1曲目は「詩曲」の、ヴァイオリン、ピアノ、弦楽四重奏版です。もともと「詩曲」はヴァイオリンとオーケストラのために書かれた曲なのですが、 CDのブックレットによるとショーソン自身による編曲版が1996年に発見され、このCDの録音はその編成による世界初録音との事。 ところで、ヴァイオリン、ピアノ、弦楽四重奏という編成は、ショーソンの室内楽の傑作である「ピアノ、ヴァイオリンと弦楽四重奏のための協奏曲」でも 用いられた編成で、この編成による厚い響きがショーソンの好みにはぴったりとしていたのでしょうか。 「トリスタンとイゾルデ」に少し雰囲気の似たこの曲には、あるいはこのような厚い響きの編成が似合っているのかもしれません。
2曲目はピアノ三重奏曲。これはショーソンの初期の作品で、非常に内向的で思いつめたような雰囲気の曲です。初めて聴いたときは「重くて暗い曲」という 印象を持ち、あまり好きではなかったのですが、聴いていくうちにだんだんと好きになっていく、というタイプの曲です。

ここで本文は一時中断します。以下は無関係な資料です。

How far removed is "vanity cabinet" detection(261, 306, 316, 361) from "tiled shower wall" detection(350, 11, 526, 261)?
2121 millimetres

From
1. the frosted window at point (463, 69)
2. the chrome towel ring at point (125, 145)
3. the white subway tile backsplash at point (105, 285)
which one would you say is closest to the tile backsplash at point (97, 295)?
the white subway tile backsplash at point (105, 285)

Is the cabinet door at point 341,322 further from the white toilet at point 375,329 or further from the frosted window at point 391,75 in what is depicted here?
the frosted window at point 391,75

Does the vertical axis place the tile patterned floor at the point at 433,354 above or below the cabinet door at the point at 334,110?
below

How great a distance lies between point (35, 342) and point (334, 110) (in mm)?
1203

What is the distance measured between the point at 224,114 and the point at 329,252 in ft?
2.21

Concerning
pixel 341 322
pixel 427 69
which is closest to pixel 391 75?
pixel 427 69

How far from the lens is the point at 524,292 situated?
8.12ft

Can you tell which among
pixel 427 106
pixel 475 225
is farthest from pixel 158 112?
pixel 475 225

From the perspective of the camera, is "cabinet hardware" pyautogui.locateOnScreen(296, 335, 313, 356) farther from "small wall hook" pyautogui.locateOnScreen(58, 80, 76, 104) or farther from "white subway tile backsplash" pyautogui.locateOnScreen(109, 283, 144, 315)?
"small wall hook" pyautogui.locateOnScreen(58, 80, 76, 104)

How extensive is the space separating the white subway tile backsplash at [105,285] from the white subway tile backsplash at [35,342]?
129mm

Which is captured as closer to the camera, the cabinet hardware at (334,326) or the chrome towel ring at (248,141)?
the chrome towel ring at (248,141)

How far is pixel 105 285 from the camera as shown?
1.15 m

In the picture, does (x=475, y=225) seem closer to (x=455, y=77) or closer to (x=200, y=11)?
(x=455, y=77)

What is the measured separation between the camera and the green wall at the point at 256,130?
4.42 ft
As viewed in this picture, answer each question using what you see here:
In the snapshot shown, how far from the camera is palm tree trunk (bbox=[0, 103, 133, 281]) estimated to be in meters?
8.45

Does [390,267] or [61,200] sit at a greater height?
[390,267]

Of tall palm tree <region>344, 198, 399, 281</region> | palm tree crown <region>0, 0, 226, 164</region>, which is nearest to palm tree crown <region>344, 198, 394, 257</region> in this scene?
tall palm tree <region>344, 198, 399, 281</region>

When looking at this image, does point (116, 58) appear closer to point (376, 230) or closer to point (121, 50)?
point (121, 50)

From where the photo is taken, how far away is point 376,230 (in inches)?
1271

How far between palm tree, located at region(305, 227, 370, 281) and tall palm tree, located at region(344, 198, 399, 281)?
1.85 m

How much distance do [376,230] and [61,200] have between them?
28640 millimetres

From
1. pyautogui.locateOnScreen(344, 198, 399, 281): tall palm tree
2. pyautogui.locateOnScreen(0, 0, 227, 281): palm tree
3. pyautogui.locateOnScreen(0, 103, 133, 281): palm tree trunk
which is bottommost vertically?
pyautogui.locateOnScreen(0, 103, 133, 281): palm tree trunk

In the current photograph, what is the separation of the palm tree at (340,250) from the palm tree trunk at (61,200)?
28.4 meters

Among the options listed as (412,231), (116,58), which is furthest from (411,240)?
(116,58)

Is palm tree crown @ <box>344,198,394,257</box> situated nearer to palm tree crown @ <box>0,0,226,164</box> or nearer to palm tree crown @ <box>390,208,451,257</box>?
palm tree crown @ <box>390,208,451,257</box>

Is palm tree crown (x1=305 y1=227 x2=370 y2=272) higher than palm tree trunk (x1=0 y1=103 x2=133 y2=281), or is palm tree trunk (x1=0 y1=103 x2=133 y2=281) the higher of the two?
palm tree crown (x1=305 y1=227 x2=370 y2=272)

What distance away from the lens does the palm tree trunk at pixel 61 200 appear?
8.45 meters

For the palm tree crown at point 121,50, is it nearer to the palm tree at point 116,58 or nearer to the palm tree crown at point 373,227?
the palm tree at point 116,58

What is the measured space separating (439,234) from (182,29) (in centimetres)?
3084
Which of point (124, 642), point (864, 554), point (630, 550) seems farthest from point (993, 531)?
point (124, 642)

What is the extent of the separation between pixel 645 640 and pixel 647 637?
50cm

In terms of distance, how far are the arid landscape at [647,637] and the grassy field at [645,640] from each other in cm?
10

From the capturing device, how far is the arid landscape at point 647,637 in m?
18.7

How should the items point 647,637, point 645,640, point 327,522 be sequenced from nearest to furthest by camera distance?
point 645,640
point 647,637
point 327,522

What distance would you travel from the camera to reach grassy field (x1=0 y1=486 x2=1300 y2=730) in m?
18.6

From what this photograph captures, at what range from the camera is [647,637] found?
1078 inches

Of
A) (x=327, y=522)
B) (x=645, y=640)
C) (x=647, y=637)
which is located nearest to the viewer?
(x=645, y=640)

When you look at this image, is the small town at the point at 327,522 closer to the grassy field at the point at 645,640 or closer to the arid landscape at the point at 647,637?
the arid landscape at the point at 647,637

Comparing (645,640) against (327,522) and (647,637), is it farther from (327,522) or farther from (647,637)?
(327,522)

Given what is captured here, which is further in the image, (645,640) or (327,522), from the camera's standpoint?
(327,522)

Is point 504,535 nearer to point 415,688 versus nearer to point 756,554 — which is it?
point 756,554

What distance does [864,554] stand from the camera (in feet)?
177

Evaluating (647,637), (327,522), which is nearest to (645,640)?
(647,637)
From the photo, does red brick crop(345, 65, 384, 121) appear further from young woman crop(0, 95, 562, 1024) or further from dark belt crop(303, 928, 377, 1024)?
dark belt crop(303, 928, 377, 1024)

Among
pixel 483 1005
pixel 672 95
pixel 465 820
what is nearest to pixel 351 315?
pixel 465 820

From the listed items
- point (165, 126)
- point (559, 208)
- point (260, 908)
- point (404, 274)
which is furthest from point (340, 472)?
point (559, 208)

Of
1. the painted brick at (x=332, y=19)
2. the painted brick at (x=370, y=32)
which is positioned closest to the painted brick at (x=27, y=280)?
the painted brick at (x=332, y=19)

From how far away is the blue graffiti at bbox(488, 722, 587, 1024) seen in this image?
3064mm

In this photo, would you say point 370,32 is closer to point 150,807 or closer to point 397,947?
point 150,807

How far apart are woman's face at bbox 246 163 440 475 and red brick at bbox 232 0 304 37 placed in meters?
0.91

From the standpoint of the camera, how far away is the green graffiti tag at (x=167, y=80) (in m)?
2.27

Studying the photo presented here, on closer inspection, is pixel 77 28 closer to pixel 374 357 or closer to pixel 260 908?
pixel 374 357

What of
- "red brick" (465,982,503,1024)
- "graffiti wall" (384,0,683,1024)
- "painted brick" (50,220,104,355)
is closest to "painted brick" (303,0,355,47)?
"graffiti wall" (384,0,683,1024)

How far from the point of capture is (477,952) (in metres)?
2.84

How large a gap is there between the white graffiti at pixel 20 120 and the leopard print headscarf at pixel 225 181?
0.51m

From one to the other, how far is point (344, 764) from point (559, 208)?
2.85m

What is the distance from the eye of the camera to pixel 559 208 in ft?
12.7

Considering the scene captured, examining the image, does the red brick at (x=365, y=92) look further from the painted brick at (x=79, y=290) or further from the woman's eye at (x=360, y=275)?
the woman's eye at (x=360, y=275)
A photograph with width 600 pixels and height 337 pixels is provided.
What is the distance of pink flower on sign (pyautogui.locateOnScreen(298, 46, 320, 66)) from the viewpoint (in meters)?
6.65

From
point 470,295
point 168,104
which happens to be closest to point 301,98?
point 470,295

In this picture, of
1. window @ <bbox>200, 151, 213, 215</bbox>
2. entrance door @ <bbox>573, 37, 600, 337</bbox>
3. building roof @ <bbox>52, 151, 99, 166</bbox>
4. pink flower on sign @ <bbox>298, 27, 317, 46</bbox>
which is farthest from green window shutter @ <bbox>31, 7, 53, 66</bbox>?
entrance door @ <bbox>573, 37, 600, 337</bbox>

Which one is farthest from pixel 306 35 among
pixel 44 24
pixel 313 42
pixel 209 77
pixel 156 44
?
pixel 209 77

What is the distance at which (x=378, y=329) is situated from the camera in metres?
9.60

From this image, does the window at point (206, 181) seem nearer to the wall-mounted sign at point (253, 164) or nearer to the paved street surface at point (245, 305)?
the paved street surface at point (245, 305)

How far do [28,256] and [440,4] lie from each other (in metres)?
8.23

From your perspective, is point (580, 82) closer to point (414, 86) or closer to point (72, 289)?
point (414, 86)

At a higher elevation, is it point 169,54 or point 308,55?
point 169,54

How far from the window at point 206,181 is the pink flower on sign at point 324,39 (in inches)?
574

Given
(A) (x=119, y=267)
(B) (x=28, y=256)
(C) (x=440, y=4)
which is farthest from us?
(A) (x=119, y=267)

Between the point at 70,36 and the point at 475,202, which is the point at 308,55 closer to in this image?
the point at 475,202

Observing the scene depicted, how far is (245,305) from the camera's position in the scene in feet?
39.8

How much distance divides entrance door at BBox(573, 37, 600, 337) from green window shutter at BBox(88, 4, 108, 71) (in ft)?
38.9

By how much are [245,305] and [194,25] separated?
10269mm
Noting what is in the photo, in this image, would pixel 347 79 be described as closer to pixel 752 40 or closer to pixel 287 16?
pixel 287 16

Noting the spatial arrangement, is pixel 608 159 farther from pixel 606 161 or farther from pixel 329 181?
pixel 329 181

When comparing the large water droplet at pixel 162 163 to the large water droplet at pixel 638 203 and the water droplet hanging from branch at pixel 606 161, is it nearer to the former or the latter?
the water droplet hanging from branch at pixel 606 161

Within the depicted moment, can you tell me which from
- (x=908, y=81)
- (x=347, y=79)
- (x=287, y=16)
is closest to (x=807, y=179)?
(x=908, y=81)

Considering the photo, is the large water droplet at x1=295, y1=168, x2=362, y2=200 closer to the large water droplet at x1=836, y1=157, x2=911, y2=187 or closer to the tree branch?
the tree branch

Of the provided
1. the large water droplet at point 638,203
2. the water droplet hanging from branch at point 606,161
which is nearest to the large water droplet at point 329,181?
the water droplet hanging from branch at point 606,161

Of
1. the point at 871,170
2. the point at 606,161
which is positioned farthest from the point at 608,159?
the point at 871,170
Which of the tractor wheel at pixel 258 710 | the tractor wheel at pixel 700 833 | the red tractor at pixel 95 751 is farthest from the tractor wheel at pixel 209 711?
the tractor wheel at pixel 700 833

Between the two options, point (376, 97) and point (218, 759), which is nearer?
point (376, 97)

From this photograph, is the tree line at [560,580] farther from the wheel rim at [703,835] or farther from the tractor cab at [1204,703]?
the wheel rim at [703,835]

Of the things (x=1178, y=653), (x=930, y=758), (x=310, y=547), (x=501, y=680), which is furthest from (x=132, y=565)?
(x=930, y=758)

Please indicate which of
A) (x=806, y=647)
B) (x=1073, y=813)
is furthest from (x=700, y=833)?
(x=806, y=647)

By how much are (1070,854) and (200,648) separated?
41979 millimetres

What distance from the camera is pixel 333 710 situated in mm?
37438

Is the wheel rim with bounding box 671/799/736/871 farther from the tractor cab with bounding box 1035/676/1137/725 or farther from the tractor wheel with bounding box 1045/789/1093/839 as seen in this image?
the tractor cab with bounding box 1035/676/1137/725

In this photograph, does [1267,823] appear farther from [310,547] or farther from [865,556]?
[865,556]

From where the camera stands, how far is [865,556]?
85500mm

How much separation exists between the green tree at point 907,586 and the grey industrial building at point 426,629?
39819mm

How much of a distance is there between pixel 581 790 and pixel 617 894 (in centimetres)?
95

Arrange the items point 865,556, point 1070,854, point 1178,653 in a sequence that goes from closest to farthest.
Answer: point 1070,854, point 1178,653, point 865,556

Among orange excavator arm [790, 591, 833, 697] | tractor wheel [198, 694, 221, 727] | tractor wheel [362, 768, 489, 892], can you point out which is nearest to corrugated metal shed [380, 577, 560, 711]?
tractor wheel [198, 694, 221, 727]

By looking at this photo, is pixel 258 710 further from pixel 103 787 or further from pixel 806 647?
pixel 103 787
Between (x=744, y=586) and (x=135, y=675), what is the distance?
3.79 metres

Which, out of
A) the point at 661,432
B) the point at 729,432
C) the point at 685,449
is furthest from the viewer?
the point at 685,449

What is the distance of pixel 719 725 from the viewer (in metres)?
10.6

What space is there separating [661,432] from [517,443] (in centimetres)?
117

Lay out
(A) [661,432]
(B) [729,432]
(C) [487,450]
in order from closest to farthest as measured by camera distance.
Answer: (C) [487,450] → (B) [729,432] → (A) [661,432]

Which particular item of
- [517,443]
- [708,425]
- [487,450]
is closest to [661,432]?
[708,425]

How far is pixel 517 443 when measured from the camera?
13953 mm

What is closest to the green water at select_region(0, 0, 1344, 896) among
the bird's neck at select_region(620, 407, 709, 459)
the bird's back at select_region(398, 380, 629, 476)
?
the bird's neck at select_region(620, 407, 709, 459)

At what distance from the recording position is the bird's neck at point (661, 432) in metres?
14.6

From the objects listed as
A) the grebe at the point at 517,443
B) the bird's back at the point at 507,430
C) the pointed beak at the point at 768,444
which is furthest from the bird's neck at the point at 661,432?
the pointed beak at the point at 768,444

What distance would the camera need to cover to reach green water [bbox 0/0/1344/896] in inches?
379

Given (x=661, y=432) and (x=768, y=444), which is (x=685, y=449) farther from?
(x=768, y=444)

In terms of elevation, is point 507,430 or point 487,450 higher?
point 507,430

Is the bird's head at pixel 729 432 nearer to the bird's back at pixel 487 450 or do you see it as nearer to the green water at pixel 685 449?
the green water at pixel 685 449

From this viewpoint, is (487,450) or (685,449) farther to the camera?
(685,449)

3曲目は、クラリネットとピアノのための「アンダンテとアレグロ」。作品番号のついてないこの曲は、ピアノ三重奏曲と同じ頃に作曲されたらしい、 比較的初期の作品ですが、ピアノ三重奏曲とは対照的な、明るく軽やかな雰囲気の曲です。
4曲目は、チェロとピアノのための小品。こちらは後期の作品で「詩曲」より少し後の作品。 チェロがおだやかに、そして伸びやかに歌う旋律がとても魅力的。